Extract:

# # # #

After Rysher went Paws Up, I moved on to Rich Lucibella’s The Firing Line. TFL was accused of having no sense of humor, so I posted this story. Seemed to work okay.

Ahem.

In late 1994, we had a Lady who developed a stalker problem. We busted the stalker, and got a Protective Order for the Lady. It worked for a couple of days, then she reported that the critter was sneaking into her garage and moving stuff around.

The Sheriff went ballistic and decided that we’d ambush the critter and send him off for a long time. Guess who got volunteered for the ambusher duty?

Yep.

Now, this Lady lived at the top of hill just outside the Southwest city limit, in a big old two-story house with an apricot orchard out back, and shrubbery everywhere.

I show up that evening, check in with the Lady and set up an ambush. The driveway led from the road up to the garage and was bordered on both sides by a pyracantha hedge.

I settled down under a tree, and lined up on a gap in the hedge near the house. My plan was to wait until the critter was well up to the house, before dashing through the hedge and arresting him.I’m bellied down under the tree and I wait. And wait. And wait.

# # # #

Data excerpts:
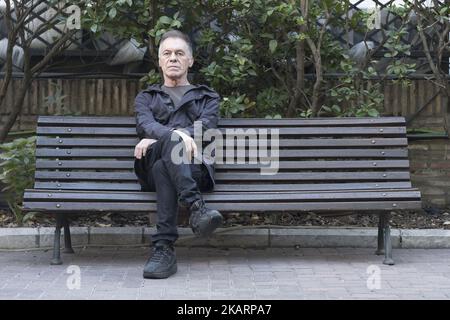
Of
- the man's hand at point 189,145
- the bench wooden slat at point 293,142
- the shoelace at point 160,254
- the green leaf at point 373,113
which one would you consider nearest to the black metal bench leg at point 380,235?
the bench wooden slat at point 293,142

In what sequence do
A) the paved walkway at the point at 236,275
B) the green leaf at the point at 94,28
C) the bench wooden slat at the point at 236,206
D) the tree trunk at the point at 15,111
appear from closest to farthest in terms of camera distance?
the paved walkway at the point at 236,275, the bench wooden slat at the point at 236,206, the green leaf at the point at 94,28, the tree trunk at the point at 15,111

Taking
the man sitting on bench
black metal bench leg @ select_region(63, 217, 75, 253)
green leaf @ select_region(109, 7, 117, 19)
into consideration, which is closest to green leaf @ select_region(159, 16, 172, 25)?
green leaf @ select_region(109, 7, 117, 19)

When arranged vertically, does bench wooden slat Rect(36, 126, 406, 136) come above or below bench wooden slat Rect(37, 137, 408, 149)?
above

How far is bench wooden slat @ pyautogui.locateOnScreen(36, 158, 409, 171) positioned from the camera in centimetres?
516

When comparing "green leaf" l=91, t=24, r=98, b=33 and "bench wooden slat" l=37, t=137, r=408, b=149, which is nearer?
"bench wooden slat" l=37, t=137, r=408, b=149

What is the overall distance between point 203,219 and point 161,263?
438 mm

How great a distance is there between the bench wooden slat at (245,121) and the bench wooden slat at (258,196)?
583 millimetres

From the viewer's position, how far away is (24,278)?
467 cm

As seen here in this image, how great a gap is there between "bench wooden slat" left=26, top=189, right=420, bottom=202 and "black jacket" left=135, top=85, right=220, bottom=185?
0.32 metres

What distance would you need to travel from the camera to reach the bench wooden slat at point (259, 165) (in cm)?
516

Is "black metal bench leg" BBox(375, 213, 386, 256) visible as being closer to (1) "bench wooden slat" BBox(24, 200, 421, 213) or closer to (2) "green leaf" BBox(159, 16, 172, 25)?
(1) "bench wooden slat" BBox(24, 200, 421, 213)

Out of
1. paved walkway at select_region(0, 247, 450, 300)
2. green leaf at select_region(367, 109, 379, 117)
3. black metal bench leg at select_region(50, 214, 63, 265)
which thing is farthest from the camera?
green leaf at select_region(367, 109, 379, 117)

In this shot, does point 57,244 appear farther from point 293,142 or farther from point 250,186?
point 293,142

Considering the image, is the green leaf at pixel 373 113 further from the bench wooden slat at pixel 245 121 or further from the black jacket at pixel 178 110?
the black jacket at pixel 178 110
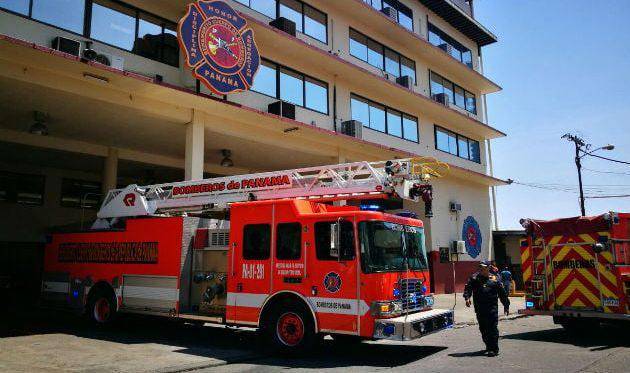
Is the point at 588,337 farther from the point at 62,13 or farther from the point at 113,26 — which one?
the point at 62,13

# # # #

Required action A:
In the stalker story, what bordered both sides of the driveway leading up to the garage?
Required action B:
Please carry on the stalker story from the point where it stops.

Final answer A:
A pyracantha hedge.

Final answer B:
Along about 1AM, an armadillo wanders up from the orchard behind the house where he’s been feeding on fermenting apricots all night, and bounces off my foot.

I hear the question now: How did I know it was a ‘he’ armadillo? Simple kids. The drunken little sod promptly, and aggressively, fell in love with my left boot.

*sigh*

He’d sidle up to my boot, murmuring, “What’s your sign, baby?” in armadillo-ese, and I’d shove him away, whereupon he’d sleeze back in, crooning armadillo love songs.

And so the evening went. I’d kick him across the lawn, and he’d hiccup and oil his way back. About two hours later, I have had it. I’m just about to stand up and drop kick the Armoured Menace into the next State, when I hear the crunch of tippy-toed feet coming up the gravel driveway.I freeze, locking in on that gap in the hedge (the armadillo took the opportunity to sneak in a grope. Chauvinistic bastard), and I see a shadow move in front of the gap. I take off like a shot–to find out that some commie pinko liberal moved the gap in the hedge.

I also found out that ‘Pyracantha’ is a Latin word that means, “Deadly Demon Vampire Bush from Hell.” I don’t know who screamed louder: the armadillo, when his lady love disappeared; the critter, when I snagged a good handful of his shirt; or me, when I crashed into a brisket-high wall of thorns.

The Lady of the house hears the triplicate scream, decides that the unthinkable has happened, dials 911 and screams, “That Deputy is getting killed!”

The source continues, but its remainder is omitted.